I searched the goose coop for what seemed like hours. No box. I asked one of the caretakers, Cousin Johnnie Blue, if he had seen a box.
"Johnnie, have you seen any box in the goose coop?"
"Uh, yeah, it's in da house. In da kitchen cubbard."
I headed to open this mystery box. I opened it and there it was: around $20,000 in cash and US Treasury bonds. Before I knew it, I yelled, "My God, Aunt Goosey don' left me a nest egg!" I returned to the black book and it turned out Aunt Goosey stashed some of her and Uncle Benji's money away and, as some older Southerners do, saved money that was sent from children, grandchildren, and the like. Because "they was po and didn't have no money." Yet, they always had money. And Aunt Goosey and Uncle Benji fell in line with the same ritual. The money was enough to buy additional adult and infant fowl; plant perennial and insect attracting flora (plants, flowers, and trees); and small fish, amphibians, and insects.

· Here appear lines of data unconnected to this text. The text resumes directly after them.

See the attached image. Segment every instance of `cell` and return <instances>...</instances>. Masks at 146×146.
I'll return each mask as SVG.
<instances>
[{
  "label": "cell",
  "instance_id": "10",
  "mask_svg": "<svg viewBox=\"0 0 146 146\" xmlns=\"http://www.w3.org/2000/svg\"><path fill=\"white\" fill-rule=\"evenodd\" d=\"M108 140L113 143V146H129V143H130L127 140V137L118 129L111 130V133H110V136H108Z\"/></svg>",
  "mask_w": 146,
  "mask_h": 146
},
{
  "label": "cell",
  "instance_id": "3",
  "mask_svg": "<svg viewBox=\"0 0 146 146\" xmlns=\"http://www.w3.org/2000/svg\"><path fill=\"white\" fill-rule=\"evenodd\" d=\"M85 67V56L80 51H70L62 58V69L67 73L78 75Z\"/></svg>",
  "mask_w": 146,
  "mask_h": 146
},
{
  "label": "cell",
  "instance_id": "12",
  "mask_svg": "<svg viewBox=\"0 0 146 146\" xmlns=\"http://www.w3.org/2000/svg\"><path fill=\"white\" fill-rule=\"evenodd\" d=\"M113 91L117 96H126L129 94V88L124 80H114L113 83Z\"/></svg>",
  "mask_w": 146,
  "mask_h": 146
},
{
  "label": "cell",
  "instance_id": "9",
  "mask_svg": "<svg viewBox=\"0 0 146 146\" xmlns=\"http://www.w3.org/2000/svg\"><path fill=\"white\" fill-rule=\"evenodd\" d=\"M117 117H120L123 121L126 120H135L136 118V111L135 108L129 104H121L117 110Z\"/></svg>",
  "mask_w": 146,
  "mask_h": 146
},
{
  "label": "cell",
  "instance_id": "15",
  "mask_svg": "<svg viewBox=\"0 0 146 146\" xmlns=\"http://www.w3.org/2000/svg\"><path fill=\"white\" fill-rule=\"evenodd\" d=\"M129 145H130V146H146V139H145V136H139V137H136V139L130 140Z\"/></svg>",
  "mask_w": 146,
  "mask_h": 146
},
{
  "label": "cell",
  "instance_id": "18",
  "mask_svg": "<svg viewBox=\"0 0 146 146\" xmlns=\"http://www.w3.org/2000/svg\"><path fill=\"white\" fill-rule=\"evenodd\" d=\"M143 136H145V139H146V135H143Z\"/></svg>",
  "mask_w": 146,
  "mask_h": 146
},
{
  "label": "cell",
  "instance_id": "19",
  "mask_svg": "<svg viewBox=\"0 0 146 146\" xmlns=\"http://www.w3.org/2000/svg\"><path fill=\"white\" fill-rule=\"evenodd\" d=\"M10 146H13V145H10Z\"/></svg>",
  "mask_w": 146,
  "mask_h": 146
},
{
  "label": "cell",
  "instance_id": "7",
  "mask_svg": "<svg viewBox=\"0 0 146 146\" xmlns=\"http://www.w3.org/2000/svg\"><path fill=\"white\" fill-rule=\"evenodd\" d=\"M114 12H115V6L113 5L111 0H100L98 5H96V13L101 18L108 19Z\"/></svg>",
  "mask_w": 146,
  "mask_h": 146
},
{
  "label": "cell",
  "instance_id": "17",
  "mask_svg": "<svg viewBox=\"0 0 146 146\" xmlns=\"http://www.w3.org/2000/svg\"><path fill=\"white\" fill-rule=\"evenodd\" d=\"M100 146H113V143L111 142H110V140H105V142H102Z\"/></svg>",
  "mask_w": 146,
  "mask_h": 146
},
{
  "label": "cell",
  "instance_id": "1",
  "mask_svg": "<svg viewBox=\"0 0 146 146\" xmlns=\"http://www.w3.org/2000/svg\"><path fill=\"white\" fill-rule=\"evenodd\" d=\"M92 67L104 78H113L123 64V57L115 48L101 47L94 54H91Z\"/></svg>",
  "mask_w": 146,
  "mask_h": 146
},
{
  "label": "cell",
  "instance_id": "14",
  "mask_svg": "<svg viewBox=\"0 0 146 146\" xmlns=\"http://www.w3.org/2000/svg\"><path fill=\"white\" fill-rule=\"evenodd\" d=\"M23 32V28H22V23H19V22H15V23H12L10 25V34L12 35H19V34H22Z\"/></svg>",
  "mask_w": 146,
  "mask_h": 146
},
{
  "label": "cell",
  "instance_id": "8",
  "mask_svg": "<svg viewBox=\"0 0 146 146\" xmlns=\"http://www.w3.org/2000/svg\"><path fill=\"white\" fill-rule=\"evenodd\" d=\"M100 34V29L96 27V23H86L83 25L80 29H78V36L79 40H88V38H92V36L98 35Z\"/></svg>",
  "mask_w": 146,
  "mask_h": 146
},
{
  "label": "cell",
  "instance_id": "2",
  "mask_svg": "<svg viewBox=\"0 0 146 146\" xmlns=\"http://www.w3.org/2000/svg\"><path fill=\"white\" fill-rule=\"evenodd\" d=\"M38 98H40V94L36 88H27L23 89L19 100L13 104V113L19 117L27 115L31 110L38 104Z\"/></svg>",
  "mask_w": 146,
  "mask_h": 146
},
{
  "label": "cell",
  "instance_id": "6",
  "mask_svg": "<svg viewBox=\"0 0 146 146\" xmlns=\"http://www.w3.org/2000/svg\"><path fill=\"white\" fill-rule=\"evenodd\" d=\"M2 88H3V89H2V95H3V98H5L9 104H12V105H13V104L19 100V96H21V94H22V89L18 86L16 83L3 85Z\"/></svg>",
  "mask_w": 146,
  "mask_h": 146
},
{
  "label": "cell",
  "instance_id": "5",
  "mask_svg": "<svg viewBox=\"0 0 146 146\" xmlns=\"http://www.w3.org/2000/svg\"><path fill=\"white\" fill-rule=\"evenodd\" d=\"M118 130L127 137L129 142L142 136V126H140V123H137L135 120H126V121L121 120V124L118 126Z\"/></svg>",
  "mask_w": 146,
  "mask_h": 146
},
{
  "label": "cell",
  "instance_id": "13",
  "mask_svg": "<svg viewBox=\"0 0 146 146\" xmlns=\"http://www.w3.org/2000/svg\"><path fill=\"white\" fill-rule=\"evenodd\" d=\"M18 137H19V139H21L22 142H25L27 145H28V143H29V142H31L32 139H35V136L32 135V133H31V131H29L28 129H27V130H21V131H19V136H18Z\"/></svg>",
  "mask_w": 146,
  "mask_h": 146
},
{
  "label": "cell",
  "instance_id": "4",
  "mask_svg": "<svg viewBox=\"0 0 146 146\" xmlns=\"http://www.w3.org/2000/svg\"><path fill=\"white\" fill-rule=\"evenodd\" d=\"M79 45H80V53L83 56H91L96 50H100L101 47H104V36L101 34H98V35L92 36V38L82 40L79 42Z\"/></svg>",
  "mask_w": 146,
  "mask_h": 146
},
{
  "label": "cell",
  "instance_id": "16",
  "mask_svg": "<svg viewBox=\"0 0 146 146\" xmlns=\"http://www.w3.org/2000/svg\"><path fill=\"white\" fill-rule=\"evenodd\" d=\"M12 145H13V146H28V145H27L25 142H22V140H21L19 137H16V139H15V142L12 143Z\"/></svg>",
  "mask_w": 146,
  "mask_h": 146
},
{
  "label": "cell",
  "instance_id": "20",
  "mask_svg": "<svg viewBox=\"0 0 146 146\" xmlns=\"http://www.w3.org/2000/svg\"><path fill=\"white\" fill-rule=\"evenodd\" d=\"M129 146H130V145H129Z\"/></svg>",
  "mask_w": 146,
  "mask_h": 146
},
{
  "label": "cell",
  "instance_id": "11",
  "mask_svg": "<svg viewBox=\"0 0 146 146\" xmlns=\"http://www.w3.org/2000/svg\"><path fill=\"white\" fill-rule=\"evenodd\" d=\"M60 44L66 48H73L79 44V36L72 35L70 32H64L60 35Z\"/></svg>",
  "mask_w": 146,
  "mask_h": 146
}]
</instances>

Years later, befit with some losses and a lot of hard work and the goodwill of my great aunt, my inheritance launched the empire of Mister Condor, the King of Southern Fowl; Goosey Brine Food and Spirits, Inc.;and the legacy of Aunt Goosey and Uncle Benji. We started as a family business and continue as a family business to this day, even as we grow today. I felt humbled to carry on her and Uncle Benji's tradition. In the spirit of the Aesop fable, the Goose Who Laid The Golden Egg: "Those who have plenty want more and so lose all they have." Later, philosophers would say, “We don’t inherit the Earth, we borrow it from our children.” Aunt Goosey had mothered our family for the future, sometimes to her detriment or sacrifice, and here I was to usher the same for the next generations.